An interdisciplinary community event, “What’s in Your Watershed?,” raised questions about the impact of environmental devastation as well as the important role art can have in exploring this impact at the individual and community levels.
November 16, 2022
Jake Puff ’23 and several of his fellow Chargers recently picked up trash along the waterfront in New Haven. He and one of his classmates collected about one and a half bags of garbage, waste that could now have a second life after being picked up as litter.
The coastal cleanup event brought Chargers and members of the local community to the Long Wharf waterfront to not only remove trash, but to add to their understanding of environmental science – and their appreciation of art. The event, dubbed “What’s in Your Watershed?,” combined environmental education and advocacy through the lens of art.
“This was a great way to promote art and science education, as the event highlighted some of the major issues surrounding trash and the environment,” said Puff, a graphic design major. “The connection to art was also an important and interesting way of displaying the impact and volume of trash within our environment.”
‘The value of interdisciplinary collaboration’
Hosted by the University’s Citizen Opportunities for Accessing Science Training on the Sound (COASTS) program, the New Haven Climate Movement, and Save the Sound, the event brought more than five dozen members of the University community, local high school students, and community members to the waterfront.
Several University professors, including Amy Carlile, Ph.D., associate professor and chair of the Biology and Environmental Science Department, helped collect trash. They also educated participants about sources of watershed pollution, discussing topics such as the harmful impact of microplastics and cigarette butt disposal.

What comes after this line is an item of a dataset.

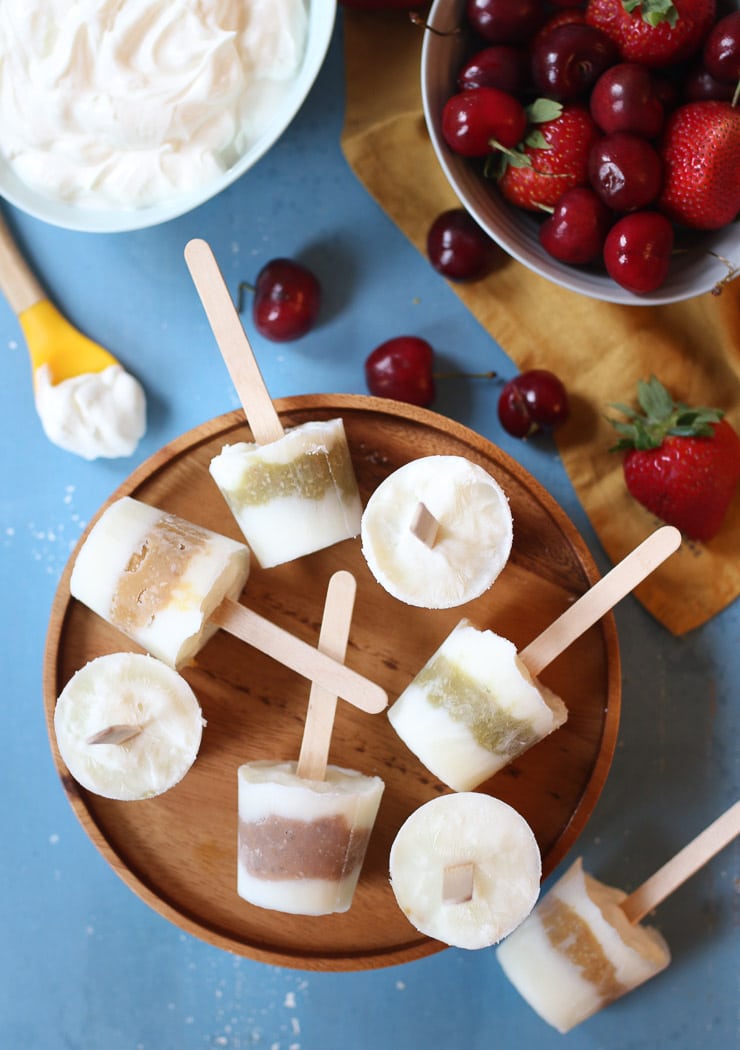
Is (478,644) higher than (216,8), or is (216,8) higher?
(216,8)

“I hope folks saw the value of interdisciplinary collaboration,” said Dr. Carlile. “When people from different backgrounds come together with a common goal, we can accomplish a lot. Engaging people on environmental issues using art is very effective. It’s important to get the greater community involved and to get the next generation of scientists inspired. It was wonderful to see so many young people involved and interested in preserving our blue backyard – the Long Island Sound.”
‘I can be a catalyst’
sTo Len, a printmaker and installation, sound, and performance artist based in Queens, NY, helped turn the event into one that also embraced and celebrated art. He uses his work, which marries art and ecology, to raise awareness about the impact of pollution. The cleanup enabled him to advance that work as he used the trash collected in New Haven in his solo exhibition, To Dissolve into the Hydrocommons, One Drop at a Time. It is on display in the University’s Seton Gallery until December 9.
Funded by grants from the International Association of New Haven and the Connecticut Sea Grant Arts Award Support Program, Len’s exhibition examines the themes of environmental decay and the interconnectedness of global ecosystems. He hopes it inspires his audience to examine their own environmental impact while also helping people discover new places nearby that they might not know.
“Any time you get a group of people together, it can be super inspiring and empowering,” said Len. “I know folks learned new things about microplastics and saw this pollution in a different light with my work.
“Several people I talked to told me they had never been to Long Wharf before,” Len continued. “But they said they were going to start going there. That’s the best. As a non-local, sometimes I can be a catalyst for people to check out places that may have gone under the radar.”
‘Visual and poetic’
For Len, environmental education is personal. As part of the event, he spoke to participants about the devastating impact industrial waste has had in Vietnam, a country where he has familial roots, and something he saw firsthand while visiting. The prints he created documented oil that had been spilled in the water, shedding light on an environmental crisis that had not been widely reported in the media.
It’s stories like these that, says Jacquelyn Gleisner, M.F.A., illustrate the importance and impact of the work of artists. One of the event’s organizers, Prof. Gleisner hopes Len encouraged participants – and inspires viewers of his exhibition – to think critically.
“sTo Len’s methods for imparting information are visual and poetic,” said Prof. Gleisner, practitioner in residence and director of the Seton Gallery. “Art and science can work together to enhance and strengthen their separate vantage points. Also, artists today employ many surprising and innovative techniques for creating meaningful works of art. In this case, sTo Len used debris and trash collected from Long Wharf to make an index of black and white prints that are displayed alongside the collected objects.”
‘A closer look’
The cleanup was the first large-scale community outreach event hosted by COASTS, which is supported by the National Fish and Wildlife Foundation’s Long Island Sound Futures Fund. Over the summer, COASTS began training a group of local community members to be citizen scientists, and they will be helping with future outreach events. There are three more planned as part of the “COASTS through the Seasons” series. The next event, planned for February, will featured citizen scientists’ projects and focus on sustainability.
For Puff, the graphic design major, this most recent outreach event was as enlightening as it was interdisciplinary. It united the University and the local communities, while bridging science and art in one thought-provoking event and exhibition.
“Attending this event gave me a closer look into artist sTo Len’s work and process,” he said. “It was cool to see some of the trash that was picked up included alongside the artwork in the exhibition at Seton Gallery.”